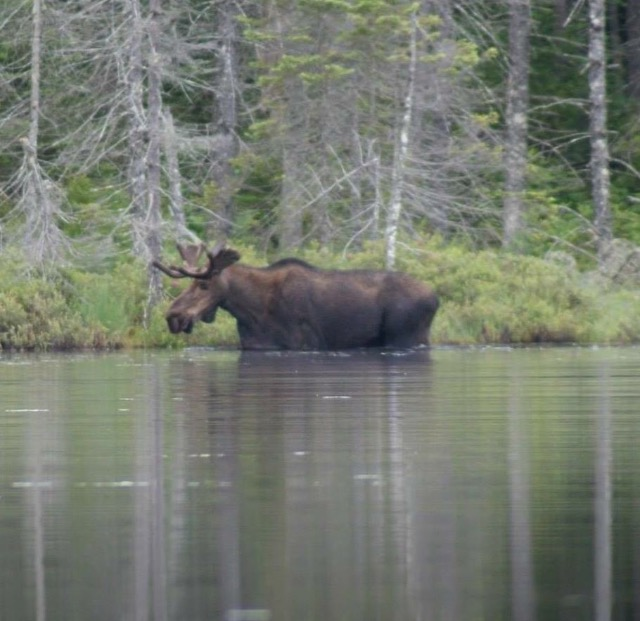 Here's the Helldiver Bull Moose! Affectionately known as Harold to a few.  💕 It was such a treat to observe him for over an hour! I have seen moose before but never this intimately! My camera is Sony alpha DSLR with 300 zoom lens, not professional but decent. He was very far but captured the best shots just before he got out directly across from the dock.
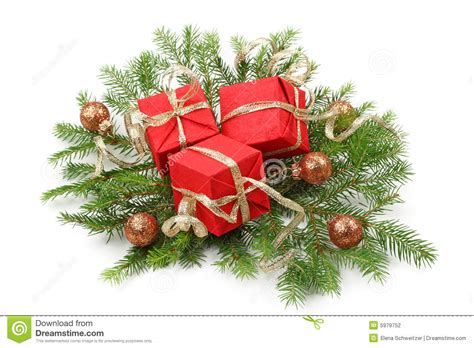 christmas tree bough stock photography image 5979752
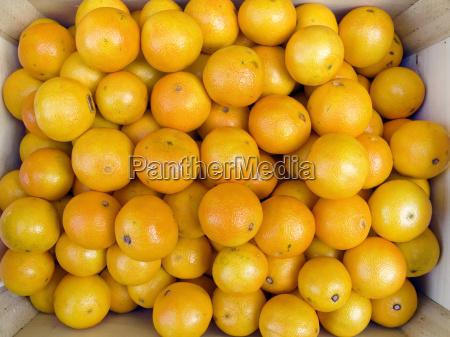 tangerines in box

+ + + +

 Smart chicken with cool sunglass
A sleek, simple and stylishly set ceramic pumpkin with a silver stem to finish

+ + + +

From the records above, reproduce exactly the lines from the one with "Smart chicken with cool sunglass" to the one with "A sleek, simple", both included, and no others.

:: Task answer ::
 Smart chicken with cool sunglass
A sleek, simple and stylishly set ceramic pumpkin with a silver stem to finish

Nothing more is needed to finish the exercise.